The Patterson High athletics program inches ever closer towards the new year, yet the 2020-21 sports season’s fate still remains in question.
PHS Athletic Director Rob Cozart remains hopeful that the season can be salvaged, but a specter of uncertainty still lingers regarding the possibility of student-athletes returning to play again.
The good news is that athletes are permitted to begin participating in conditioning workouts for the second time on Oct. 12 due to the overall situation in Stanislaus County improving regarding COVID-19. Stanislaus County recently dropped to the Red Tier of the Blueprint for a Safer Economy reopening plan set by the state joining neighboring counties San Joaquin, Merced, Fresno and Sacramento.
Patterson High is only permitted to begin workouts with no equipment. The workouts can only take place outside. Athletes must come already dressed for the workouts and must bring their own water or sports drink. Groups are limited to 25 people or less and one coach per group. No spectators are allowed.
There are no further guidelines or a timetable as to when indoor activities can resume or when athletes will use equipment to begin practicing skill-based drills.
Patterson High had initially started the conditioning programs back in June, but after a few weeks of participating in workouts, coaches and athletes were asked to stop by Stanislaus County Public Health officials on July 3, pending further notice due to the rising number of coronavirus cases.

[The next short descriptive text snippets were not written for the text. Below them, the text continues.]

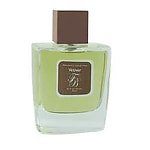 Franck Boclet Vetiver Franck Boclet Vetiver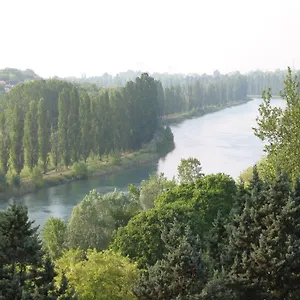 Alloggio per agriturismo Corte Attilea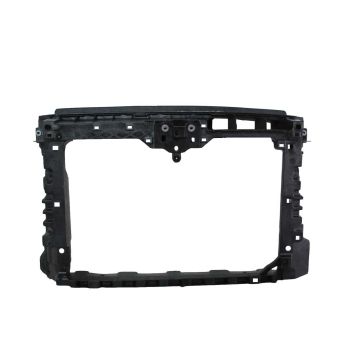 Radiator Support for Volkswagen Passat 2016-2019
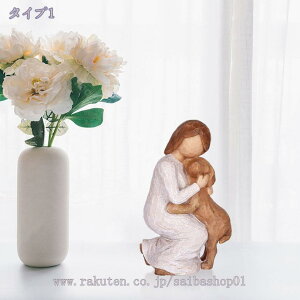 1000~OFFN[| u IuWF  V~[V q ̑i rO[  ItBX̒I Ƃ̑ ̑ ̒u 킢 {Ȍ f H|i Ce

The CIF Sac-Joaquin Section later delayed the fall sports season on July 20 due to the pandemic, rescheduling the fall, winter, and spring sports seasons into a condensed two-season schedule that was slated to begin in December and January.
All programs had their gendered sports scheduled to be played at the same time, moving girls’ golf and tennis to the spring and boys’ volleyball to be played this winter.

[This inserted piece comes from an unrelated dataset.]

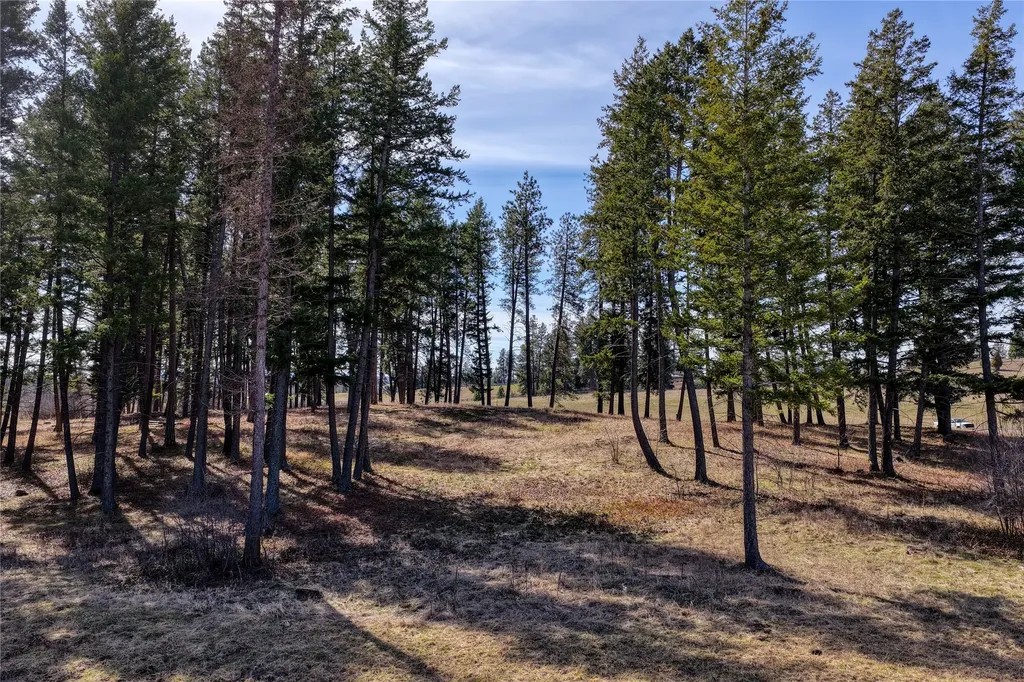 250 Patriots Lane Columbia Falls MT 59912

The normal winter sports of basketball, soccer, and wrestling had been rescheduled to the spring.
Patterson Joint Unified School District Superintendent Dr. Phil Alfano stated that limited conditioning protocols are granted to begin but declined to speculate on if Patterson High will be able to meet the December target date set by the CIF Sac-Joaquin Section. He did state that the district will follow whatever guidelines they are legally entitled to.
Dr. Alfano clarified that the district is looking at various options while continuing to establish their reopening process for students to return to in-person instruction.
“If athletics are in conflict with an established reopening plan (i.e., high school students are not yet back on campus for in-person instruction, but athletics are allowed), we would need to have a separate resolution by our board to allow athletics and/or amend their reopening plans to allow in-person instruction in some capacity at the high school level,” Alfano said.
PHS athletics may endure without a firm answer for a bit longer as officials continue to work on a reopening plan to get students back in the classroom. High school athletics in Patterson may have to stay patient until that time comes.
Athletic Director Cozart shared that the situation is stuck in a bit of a quagmire, considering that the Central California Conference’s makeup can cause the seven teams issues. Two of the schools (Patterson and Central Valley) reside in Stanislaus County, while the other five schools (Golden Valley, Atwater, Merced, Buhach Colony and El Capitan) reside in Merced County, which can complicate matters if one county is further along their reopening process than the other or if one county encounters a setback in a rising number of cases. As with all actions school related, there are several variables that can aid or sink an athletic program's chances at getting and staying on the field.
The pandemic has created a tenuous situation for high school athletic programs across the state. A positive case or strict guidelines from either the state, county or school districts could further complicate their attempts to get student-athletes back on the field and play against the area’s competition.
Cozart stated that the game schedules for the upcoming seasons are all in place, but without that final commitment from Stanislaus County or PJUSD, ultimately, the sports programs are in a holding pattern as they await further instructions.
“We need a green light,” said Cozart.